By Valerie MacDonald, Northumberland Today
NORTHUMBERLAND - A Cobourg woman will be taking municipal greetings to the First Nation Reconciliation event in which she will participate this week and next.
Taking place in northern Ontario community of Kitchenuhmaykoosib Inninuwug (KI) in the boreal forest about 600 kilometres north of Thunder Bay, the Reconciliation offers those in the more southerly part of the country an opportunity to experience First Nation culture and day-to-day living at this "fly-in community," Laurie Siblock said.
"The youth of KI and their invitation to come to their community to experience both the good and the bad on their Northern reserve offers me a good starting point... to participate in First Nations-led initiatives (and) to be a part of their renewal," she said in an interview. "Their culture has a lot to offer."

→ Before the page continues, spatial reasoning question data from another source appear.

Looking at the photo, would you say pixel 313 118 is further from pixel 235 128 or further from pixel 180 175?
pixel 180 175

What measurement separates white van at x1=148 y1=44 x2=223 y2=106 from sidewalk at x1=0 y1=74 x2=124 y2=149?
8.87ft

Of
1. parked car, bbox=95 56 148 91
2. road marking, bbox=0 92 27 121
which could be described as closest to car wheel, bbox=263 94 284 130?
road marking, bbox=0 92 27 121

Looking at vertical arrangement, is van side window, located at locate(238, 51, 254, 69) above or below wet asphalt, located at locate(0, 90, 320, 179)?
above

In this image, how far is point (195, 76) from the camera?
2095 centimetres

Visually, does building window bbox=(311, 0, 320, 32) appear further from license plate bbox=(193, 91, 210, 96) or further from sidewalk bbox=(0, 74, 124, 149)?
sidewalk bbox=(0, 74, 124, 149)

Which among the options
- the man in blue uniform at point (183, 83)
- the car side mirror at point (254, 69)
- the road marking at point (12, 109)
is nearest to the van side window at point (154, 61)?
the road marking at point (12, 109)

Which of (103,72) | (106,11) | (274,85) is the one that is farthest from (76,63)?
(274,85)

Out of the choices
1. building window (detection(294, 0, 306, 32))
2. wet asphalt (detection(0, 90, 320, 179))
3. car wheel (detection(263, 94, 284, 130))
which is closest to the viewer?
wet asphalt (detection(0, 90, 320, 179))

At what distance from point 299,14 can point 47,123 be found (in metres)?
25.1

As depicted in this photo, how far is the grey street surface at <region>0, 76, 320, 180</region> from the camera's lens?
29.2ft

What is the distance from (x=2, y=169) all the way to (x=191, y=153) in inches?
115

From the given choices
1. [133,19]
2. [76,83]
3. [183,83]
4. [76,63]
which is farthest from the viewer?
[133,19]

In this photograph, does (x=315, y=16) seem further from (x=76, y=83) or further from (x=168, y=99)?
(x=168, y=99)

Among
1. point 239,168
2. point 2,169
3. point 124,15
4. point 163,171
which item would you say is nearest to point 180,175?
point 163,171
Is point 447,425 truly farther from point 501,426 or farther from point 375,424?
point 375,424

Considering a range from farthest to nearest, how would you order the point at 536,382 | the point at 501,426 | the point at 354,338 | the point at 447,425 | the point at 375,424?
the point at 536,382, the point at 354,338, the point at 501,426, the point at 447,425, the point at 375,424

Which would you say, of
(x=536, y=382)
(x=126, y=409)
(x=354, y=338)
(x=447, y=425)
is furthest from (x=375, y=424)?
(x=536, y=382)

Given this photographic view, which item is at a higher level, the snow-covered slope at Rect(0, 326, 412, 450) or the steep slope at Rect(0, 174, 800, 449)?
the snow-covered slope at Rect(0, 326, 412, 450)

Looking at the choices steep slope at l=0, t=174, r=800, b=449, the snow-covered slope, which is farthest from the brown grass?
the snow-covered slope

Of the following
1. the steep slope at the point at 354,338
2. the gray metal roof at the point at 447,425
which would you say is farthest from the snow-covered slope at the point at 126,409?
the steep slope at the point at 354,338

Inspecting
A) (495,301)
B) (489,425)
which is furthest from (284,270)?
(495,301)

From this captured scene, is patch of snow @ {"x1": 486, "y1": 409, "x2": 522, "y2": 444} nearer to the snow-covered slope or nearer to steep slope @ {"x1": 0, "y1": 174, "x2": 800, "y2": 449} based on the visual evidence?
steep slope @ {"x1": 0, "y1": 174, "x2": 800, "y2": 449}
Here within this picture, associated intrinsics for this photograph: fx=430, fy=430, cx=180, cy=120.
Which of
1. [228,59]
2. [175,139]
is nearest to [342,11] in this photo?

The motivation to be part of the solution, and for this trip, has historical roots and probably stems back to her days in northern Ontario as a child, she explained. Although she wasn't thinking of it in those terms back then, she was likely influenced by what she saw.
"First Nation communities were healthy, self-sustaining and thriving prior to European settlement. They are working hard today to recover lost knowledge and traditional ways that were systematically devastated by our government’s policies and the residential school system," she said.

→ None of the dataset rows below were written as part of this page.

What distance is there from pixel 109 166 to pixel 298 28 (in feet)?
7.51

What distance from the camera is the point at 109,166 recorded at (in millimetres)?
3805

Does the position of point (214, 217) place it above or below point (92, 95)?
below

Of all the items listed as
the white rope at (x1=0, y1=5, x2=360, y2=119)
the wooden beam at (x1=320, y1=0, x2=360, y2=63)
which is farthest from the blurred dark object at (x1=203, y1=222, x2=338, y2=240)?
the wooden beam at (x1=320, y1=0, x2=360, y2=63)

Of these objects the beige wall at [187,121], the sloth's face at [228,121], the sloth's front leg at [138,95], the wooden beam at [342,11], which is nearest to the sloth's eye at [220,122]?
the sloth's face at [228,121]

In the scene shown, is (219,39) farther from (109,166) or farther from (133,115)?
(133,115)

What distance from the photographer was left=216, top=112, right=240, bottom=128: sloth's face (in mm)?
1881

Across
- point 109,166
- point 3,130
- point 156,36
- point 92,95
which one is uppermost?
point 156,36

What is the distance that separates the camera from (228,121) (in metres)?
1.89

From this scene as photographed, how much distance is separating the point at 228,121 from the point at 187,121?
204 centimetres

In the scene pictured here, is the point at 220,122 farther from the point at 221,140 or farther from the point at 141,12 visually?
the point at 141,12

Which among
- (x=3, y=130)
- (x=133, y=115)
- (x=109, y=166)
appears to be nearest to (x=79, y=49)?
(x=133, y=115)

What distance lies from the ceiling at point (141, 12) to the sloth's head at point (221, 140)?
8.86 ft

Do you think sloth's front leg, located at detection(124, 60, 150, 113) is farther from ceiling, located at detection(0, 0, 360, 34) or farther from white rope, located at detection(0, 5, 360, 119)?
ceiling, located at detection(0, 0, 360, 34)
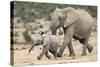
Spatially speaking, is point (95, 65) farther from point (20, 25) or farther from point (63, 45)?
point (20, 25)

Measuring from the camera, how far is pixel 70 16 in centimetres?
256

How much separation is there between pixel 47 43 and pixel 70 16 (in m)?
0.48

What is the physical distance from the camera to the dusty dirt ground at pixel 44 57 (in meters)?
2.28

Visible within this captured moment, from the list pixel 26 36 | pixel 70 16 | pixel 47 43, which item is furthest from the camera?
pixel 70 16

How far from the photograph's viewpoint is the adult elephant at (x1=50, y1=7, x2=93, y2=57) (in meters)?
2.49

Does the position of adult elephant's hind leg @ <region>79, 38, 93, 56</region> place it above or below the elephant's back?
below

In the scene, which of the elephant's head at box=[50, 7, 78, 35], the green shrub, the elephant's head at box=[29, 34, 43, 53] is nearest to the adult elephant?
the elephant's head at box=[50, 7, 78, 35]

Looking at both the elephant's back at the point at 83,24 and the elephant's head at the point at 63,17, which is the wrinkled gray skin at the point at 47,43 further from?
the elephant's back at the point at 83,24

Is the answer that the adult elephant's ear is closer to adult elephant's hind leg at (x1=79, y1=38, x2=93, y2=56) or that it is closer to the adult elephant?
the adult elephant

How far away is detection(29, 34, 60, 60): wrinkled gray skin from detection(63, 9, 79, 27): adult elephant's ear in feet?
0.83

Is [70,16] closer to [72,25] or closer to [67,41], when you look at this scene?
[72,25]

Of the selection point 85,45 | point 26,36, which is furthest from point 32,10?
point 85,45
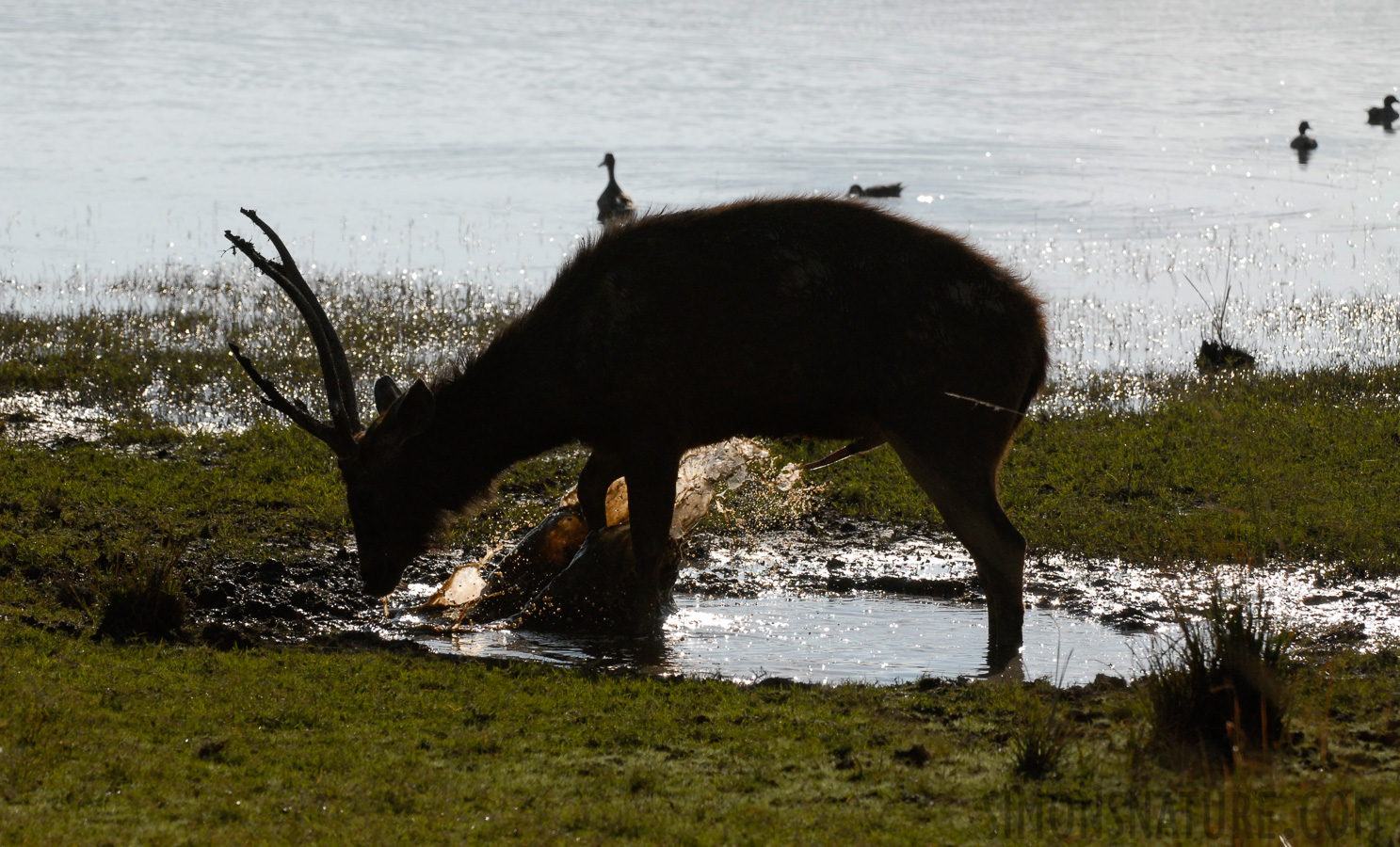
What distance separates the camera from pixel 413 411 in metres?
7.17

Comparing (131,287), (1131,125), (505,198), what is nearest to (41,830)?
(131,287)

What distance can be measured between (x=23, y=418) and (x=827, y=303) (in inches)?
267

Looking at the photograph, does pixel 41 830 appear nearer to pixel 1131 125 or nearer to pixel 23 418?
pixel 23 418

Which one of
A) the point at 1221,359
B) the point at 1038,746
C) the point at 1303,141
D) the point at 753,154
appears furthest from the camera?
the point at 753,154

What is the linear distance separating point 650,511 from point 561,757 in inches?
87.9

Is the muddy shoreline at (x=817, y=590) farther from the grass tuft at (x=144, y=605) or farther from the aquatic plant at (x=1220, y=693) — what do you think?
the aquatic plant at (x=1220, y=693)

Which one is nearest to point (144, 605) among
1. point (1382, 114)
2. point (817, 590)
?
point (817, 590)

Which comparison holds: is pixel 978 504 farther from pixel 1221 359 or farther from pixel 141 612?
pixel 1221 359

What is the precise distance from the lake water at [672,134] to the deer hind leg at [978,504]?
6.65 metres

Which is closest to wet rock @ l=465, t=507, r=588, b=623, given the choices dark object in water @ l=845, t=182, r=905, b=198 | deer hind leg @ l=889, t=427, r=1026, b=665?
deer hind leg @ l=889, t=427, r=1026, b=665

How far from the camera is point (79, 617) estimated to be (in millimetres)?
6895

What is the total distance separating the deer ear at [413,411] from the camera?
7.10 meters

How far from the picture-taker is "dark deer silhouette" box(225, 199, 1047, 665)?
7027 mm

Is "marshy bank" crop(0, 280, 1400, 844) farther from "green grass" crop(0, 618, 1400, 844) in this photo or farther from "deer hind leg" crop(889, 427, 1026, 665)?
"deer hind leg" crop(889, 427, 1026, 665)
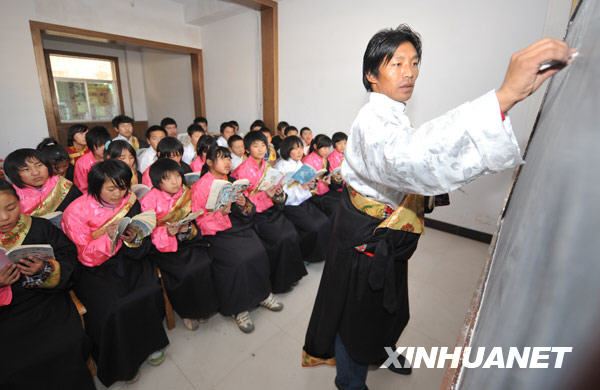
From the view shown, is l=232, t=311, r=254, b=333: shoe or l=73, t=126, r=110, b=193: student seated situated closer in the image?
l=232, t=311, r=254, b=333: shoe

Siblock is assistant manager at the interpretive history of First Nations at Lang Pioneer Village near Keene, which including how First Nations helped early settlers survive their first winters in this country. It focuses on local and area First Nations including Alderville, Curve Lake and Hiawatha.

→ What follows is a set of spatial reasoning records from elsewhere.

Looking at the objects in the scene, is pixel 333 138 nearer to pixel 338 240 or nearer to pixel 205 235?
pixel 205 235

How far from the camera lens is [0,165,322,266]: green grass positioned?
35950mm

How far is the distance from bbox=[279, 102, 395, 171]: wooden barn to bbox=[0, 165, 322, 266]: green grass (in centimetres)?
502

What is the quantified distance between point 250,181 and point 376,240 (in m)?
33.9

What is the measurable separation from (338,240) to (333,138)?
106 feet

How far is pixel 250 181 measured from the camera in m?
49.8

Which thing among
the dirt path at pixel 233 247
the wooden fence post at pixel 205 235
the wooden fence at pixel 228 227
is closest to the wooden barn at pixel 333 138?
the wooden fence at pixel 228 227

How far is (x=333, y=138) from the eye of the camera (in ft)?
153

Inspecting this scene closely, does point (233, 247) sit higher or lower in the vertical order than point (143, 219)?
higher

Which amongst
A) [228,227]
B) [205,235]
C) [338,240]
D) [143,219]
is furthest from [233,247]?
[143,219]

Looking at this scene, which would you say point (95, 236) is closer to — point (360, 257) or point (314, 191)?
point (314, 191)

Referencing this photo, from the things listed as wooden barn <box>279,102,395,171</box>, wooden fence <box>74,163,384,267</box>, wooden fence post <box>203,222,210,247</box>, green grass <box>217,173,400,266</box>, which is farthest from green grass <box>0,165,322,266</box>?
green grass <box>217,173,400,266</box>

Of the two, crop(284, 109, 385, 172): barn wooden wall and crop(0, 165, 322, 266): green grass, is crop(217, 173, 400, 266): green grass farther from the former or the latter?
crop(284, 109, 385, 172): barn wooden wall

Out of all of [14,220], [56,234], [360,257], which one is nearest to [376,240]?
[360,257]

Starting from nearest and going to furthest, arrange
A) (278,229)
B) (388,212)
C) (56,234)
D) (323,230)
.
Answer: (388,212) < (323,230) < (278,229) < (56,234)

The young First Nations people organizing the event to share their pride in their community and the land also want to educate southerners about the housing shortages and level of poverty. For example, the cost of food and groceries in this northern community is very high, Siblock continued, with three bags of milk costing $14 and a single bar of soap $8.
Providing the opportunity for people to see what life is like is a way to "break through racism, stereotypes" by seeing the First Nations culture, living conditions, and getting to know each other and build relationships, she said.
Because Siblock has only recently returned part-time to her work after being off for a year of treatment for ovarian cancer, she said she is very interested in seeing the health-care system in KI.
In addition to tours and activities around the community, the trips that begins on Friday, Aug. 1 and runs through Aug. 8, coincides with their biannual homecoming involving surrounding communities, Siblock said.